We're pleased to welcome Dan Egan to our At Home with Literati Series in support of The Devil's Element: Phosphorus and a World Out of Balance. He'll be in-conversation with Laura Rubin of Healing Our Waters-Great Lakes Coalition.
Click here to join the webinar event on 3/17. No pre-registration required!
Note: we are now hosting on Zoom webinars. You will be prompted to enter a first name and email upon joining. You may then see a window reading "waiting for host to start webinar," but sit tight--you will be admitted as soon as we begin broadcasting live! You will be able to submit questions using the Q&A feature.

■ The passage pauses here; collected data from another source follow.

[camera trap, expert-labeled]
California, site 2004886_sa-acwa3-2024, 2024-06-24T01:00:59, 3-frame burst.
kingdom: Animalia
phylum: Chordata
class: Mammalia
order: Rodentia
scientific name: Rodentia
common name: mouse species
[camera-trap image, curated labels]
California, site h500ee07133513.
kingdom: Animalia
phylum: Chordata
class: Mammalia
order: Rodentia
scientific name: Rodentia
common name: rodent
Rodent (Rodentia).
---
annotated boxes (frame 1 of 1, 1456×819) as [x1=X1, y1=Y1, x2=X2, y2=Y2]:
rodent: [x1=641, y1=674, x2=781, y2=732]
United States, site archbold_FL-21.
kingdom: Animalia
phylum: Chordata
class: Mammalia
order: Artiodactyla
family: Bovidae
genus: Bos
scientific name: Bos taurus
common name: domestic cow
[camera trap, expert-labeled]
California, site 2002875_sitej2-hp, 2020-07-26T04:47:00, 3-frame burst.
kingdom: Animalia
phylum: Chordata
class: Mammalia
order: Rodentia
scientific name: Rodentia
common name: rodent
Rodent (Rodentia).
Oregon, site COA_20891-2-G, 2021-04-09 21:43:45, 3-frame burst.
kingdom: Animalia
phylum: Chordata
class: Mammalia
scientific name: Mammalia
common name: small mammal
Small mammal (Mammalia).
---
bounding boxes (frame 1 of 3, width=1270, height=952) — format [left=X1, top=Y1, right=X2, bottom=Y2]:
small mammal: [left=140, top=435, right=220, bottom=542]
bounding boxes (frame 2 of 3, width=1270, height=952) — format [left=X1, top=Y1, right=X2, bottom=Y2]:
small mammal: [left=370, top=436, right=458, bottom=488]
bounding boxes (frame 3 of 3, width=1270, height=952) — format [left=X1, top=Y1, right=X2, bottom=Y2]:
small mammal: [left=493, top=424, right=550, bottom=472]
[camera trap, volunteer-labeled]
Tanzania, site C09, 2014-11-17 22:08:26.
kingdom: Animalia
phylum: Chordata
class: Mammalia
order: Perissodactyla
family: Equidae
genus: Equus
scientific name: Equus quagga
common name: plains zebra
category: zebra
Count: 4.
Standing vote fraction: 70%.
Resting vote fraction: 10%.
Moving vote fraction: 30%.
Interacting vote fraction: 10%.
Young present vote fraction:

About the book: Phosphorus has played a critical role in some of the most lethal substances on earth: firebombs, rat poison, nerve gas. But it's also the key component of one of the most vital: fertilizer, which has sustained life for billions of people. In this major work of explanatory science and environmental journalism, Pulitzer Prize finalist Dan Egan investigates the past, present, and future of what has been called "the oil of our time."
The story of phosphorus spans the globe and vast tracts of human history. First discovered in a seventeenth-century alchemy lab in Hamburg, it soon became a highly sought-after resource. The race to mine phosphorus took people from the battlefields of Waterloo, which were looted for the bones of fallen soldiers, to the fabled guano islands off Peru, the Bone Valley of Florida, and the sand dunes of the Western Sahara. Over the past century, phosphorus has made farming vastly more productive, feeding the enormous increase in the human population. Yet, as Egan harrowingly reports, our overreliance on this vital crop nutrient is today causing toxic algae blooms and "dead zones" in waterways from the coasts of Florida to the Mississippi River basin to the Great Lakes and beyond. Egan also explores the alarming reality that diminishing access to phosphorus poses a threat to the food system worldwide--which risks rising conflict and even war.
With The Devil's Element, Egan has written an essential and eye-opening account that urges us to pay attention to one of the most perilous but little-known environmental issues of our time.
Dan Egan is the author of New York Times bestseller The Death and Life of the Great Lakes. A two-time finalist for the Pulitzer Prize and winner of the Los Angeles Times Book Prize, he lives in Milwaukee, Wisconsin, with his wife and children.